Joshua : Une chose me vient tout de suite à l’esprit. J’ai vu ce spectacle à 11 ou 12 ans. Et pour une raison inconnue, je n’ai vu que la partie deux. Je ne comprenais rien, mais je me souvenais de la magie et à quel point c’était incroyable. Il y avait un moment où un personnage se transformait. Je me souviens avoir été complètement époustouflé. Donc, chaque fois que cela se produit sur scène et que je regarde, pas du point de vue du public, mais de celui des comédiens sur scène, j’ai toujours ce petit moment « pince-moi ». Je sais à quel point j’ai la chance d’être là.
Il y a quelque chose dans le théâtre vivant et ce spectacle, en dehors des effets spéciaux du cinéma ou de la télévision, même si c’est très impressionnant, le théâtre vivant se passe juste devant vous. La connexion entre le public et les interprètes est réelle. Nous la ressentons à chaque spectacle, toujours en relation avec le public. On se nourrit mutuellement de notre énergie tout au long du spectacle. Quand on entend les réactions devant des tours de magie, les exclamations à certaines répliques, les rires, les pleurs, tout cela nourrit tout le monde et tout l’ensemble, c’est un plaisir de vivre cela. C’est ça la magie du théâtre vivant, cette connexion si spéciale entre ceux qui regardent et ceux qui jouent.
Crédit Photo : Manuel Harlan
Si vous pouviez emprunter un objet magique du Monde des Sorciers pendant une journée, lequel choisiriez-vous et pourquoi ?
Kai : Le Retourneur de Temps, c’est très utile, ce serait génial de pouvoir voyager dans le temps et voir les choses sous un autre angle.

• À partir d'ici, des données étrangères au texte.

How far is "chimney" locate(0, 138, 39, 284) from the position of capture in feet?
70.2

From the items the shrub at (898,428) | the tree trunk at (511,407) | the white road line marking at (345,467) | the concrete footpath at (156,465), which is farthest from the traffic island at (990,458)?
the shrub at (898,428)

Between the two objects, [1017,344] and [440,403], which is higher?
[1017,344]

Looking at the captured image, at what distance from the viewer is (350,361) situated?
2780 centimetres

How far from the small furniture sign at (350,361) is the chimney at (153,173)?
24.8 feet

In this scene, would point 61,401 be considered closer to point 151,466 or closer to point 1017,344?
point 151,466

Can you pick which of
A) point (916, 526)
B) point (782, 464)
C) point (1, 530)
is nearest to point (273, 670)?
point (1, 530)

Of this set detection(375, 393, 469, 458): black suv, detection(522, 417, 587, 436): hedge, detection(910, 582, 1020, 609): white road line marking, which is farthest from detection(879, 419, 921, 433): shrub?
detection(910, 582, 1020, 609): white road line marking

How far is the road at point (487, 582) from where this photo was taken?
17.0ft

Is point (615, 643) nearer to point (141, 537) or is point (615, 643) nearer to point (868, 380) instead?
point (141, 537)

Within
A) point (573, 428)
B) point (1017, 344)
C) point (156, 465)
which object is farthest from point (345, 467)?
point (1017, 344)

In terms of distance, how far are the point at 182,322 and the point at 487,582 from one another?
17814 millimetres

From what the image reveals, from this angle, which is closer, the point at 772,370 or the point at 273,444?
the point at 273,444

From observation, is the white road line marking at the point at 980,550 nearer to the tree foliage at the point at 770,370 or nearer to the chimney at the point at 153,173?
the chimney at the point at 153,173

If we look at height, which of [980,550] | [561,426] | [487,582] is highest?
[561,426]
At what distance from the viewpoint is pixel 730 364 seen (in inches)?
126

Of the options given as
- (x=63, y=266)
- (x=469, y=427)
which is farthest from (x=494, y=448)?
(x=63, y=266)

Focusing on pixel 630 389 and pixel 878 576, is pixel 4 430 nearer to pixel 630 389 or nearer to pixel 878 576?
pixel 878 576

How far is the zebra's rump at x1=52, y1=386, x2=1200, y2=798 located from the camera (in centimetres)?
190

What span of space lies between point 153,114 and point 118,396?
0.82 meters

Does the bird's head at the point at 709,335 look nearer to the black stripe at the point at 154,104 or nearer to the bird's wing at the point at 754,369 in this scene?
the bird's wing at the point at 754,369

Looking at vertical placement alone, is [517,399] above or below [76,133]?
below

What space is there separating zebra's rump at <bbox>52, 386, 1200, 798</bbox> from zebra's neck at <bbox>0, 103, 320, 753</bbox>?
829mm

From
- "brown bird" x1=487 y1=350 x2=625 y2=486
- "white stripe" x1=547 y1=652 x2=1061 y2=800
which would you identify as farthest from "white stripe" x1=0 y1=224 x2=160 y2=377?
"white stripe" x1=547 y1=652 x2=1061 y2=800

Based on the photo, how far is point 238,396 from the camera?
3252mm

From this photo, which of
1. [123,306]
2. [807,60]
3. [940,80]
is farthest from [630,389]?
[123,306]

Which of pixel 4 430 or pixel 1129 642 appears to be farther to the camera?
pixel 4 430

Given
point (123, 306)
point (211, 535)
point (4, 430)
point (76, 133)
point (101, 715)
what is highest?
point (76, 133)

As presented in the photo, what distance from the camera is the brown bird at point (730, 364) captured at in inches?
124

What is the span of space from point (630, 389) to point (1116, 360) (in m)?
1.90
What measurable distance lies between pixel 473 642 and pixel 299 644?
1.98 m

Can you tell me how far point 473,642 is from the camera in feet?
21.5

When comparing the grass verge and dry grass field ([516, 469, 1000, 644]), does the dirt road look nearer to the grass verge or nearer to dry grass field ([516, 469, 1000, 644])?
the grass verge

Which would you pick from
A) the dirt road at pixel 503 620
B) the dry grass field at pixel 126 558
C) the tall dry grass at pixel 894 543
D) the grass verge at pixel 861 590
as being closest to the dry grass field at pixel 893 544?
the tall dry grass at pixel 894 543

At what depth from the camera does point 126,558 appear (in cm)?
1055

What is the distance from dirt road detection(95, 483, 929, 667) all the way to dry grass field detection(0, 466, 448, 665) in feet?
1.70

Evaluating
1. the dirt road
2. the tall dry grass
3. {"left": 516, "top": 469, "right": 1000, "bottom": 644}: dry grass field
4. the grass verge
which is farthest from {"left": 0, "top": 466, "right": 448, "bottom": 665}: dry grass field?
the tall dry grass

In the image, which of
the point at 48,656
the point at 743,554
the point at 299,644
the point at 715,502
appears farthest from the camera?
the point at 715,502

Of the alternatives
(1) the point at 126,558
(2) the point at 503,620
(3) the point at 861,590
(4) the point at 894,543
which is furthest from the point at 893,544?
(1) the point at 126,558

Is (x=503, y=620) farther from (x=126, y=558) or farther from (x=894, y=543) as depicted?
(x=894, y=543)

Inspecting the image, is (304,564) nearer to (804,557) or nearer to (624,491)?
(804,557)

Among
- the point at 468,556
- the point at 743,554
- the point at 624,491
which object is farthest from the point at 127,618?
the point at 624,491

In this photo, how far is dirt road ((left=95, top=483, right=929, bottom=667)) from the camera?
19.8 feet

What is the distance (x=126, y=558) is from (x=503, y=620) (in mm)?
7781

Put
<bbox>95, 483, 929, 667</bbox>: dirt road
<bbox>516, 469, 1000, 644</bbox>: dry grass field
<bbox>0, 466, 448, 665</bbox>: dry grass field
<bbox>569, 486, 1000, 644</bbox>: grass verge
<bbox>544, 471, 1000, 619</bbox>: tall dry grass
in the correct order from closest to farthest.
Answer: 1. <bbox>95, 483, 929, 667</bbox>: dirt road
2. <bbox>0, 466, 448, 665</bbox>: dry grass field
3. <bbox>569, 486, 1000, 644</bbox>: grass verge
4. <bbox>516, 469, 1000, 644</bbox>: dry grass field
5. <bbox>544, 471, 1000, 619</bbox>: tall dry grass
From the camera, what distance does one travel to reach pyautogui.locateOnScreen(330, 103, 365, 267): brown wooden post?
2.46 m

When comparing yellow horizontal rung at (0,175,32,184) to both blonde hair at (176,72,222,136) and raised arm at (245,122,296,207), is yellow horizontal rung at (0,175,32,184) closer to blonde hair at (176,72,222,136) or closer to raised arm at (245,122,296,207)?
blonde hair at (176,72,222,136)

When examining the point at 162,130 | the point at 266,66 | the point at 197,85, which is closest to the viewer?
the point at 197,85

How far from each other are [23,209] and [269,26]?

Joshua : Pour une journée, je prendrais juste une baguette. Je lancerais quelques sorts, un petit Accio. Viens ici, tu sais ?
Tamia : Je dirais la cape d’invisibilité, pour pouvoir entrer dans des pièces où je ne pourrais normalement pas aller. Faire un peu d’écoutes clandestines, qui n’aime pas ça ?
En regardant les dix prochaines années, qu’espérez-vous que le public continue à découvrir dans Harry Potter et l'Enfant Maudit ?
Kai : J’espère que le public continuera à se voir représenté sur scène, quelle que soit la manière. J’espère que le public et la distribution trouveront ce moment merveilleux qui est spécifique à ce jour-là et cette connexion magique — le jeu de mots est voulu — de raconter ensemble une histoire aussi épique.
Tamia : J’espère que le public continuera d’être émerveillé par toute la magie, et que la magie reste fraîche et vivante.
Joshua : Que la connexion entre ceux qui regardent et ceux qui jouent reste aussi tangible qu’elle l’a toujours été. C’est quelque chose qu’on ne vit qu’en allant au théâtre. J’espère que les gens pourront se reconnaître dans leurs propres vies. C’est la citation de George Bernard Shaw qui dit que le théâtre tient un miroir à la vie. Pouvoir se voir sur scène et ramener cela dans la manière dont on gère les choses au quotidien, c’est merveilleux, et c’est ce que j’espère que les gens retiendront dix ans après.